# [THE PROBLEM]
Output the line containing "In reviewing" and all subsequent lines of the listing below, copied exactly, with no other lines.

# [SUPPLIED RECORDS]
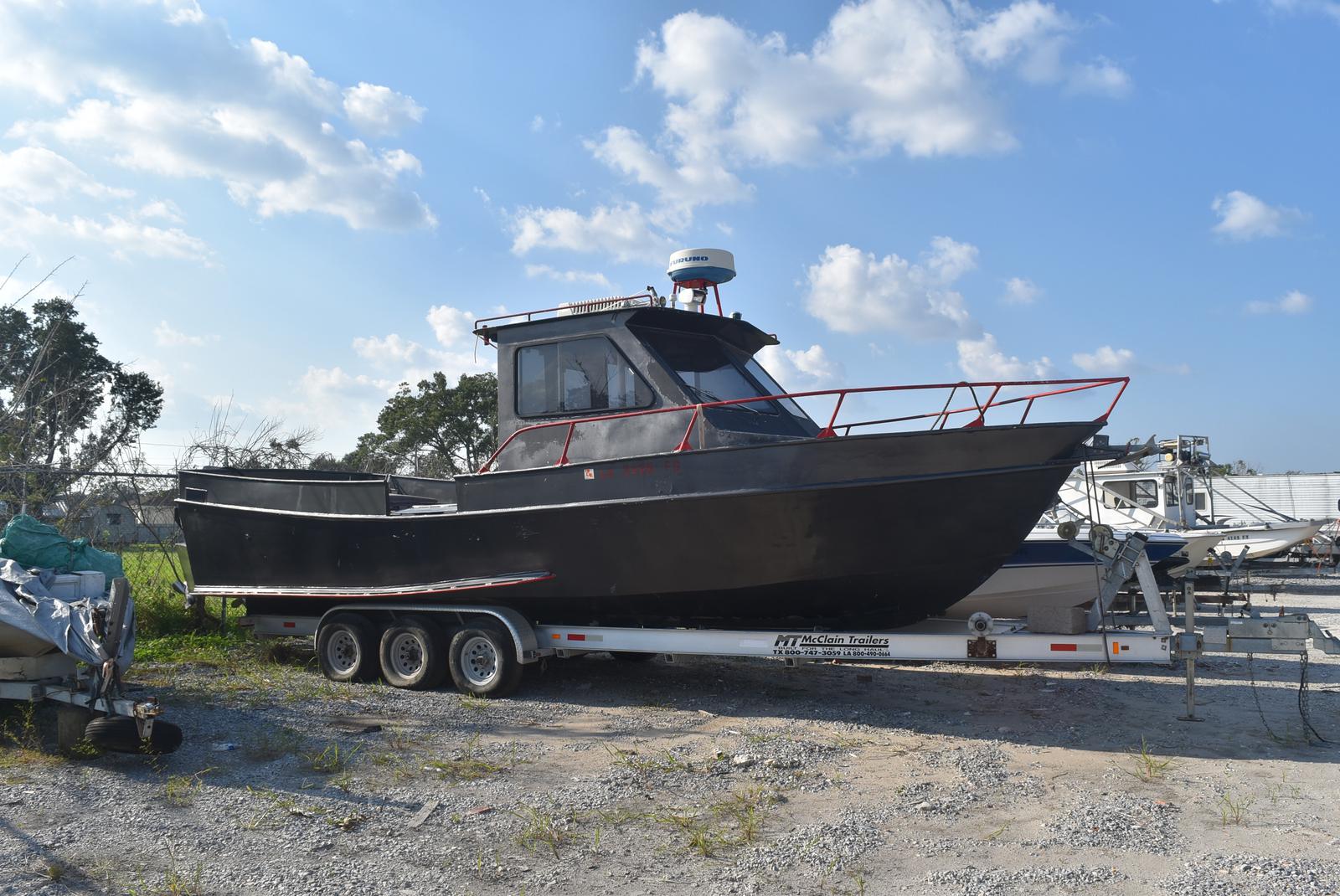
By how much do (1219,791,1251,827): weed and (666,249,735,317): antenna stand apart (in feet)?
15.7

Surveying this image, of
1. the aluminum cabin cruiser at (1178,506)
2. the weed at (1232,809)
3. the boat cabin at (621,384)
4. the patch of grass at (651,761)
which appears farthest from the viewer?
the aluminum cabin cruiser at (1178,506)

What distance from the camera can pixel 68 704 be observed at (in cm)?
516

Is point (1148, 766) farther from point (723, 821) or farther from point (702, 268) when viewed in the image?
point (702, 268)

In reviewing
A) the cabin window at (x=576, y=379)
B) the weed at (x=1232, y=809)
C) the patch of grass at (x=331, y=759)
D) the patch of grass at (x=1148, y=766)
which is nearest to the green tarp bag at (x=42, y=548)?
the patch of grass at (x=331, y=759)

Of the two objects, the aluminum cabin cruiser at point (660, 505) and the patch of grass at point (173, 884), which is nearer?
the patch of grass at point (173, 884)

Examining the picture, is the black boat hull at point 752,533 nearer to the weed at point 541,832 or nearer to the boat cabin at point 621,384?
the boat cabin at point 621,384

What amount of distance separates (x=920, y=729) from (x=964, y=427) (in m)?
2.04

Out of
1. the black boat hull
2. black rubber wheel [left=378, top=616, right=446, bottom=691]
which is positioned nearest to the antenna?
the black boat hull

# [THE OUTPUT]
In reviewing
A) the cabin window at (x=576, y=379)
B) the weed at (x=1232, y=809)
C) the patch of grass at (x=331, y=759)
D) the patch of grass at (x=1148, y=766)
which is nearest to the green tarp bag at (x=42, y=548)?
the patch of grass at (x=331, y=759)

Of the two objects, the aluminum cabin cruiser at point (660, 505) and the patch of grass at point (173, 884), which is nearer?
the patch of grass at point (173, 884)

Examining the picture, is the black boat hull at point 752,533 nearer to the weed at point 541,832 or nearer to the boat cabin at point 621,384?
the boat cabin at point 621,384

What amount of distance separates (x=920, y=729) from (x=964, y=427) (in m)?
2.04

Out of
1. the black boat hull
2. black rubber wheel [left=378, top=616, right=446, bottom=691]
which is positioned nearest to the antenna?
the black boat hull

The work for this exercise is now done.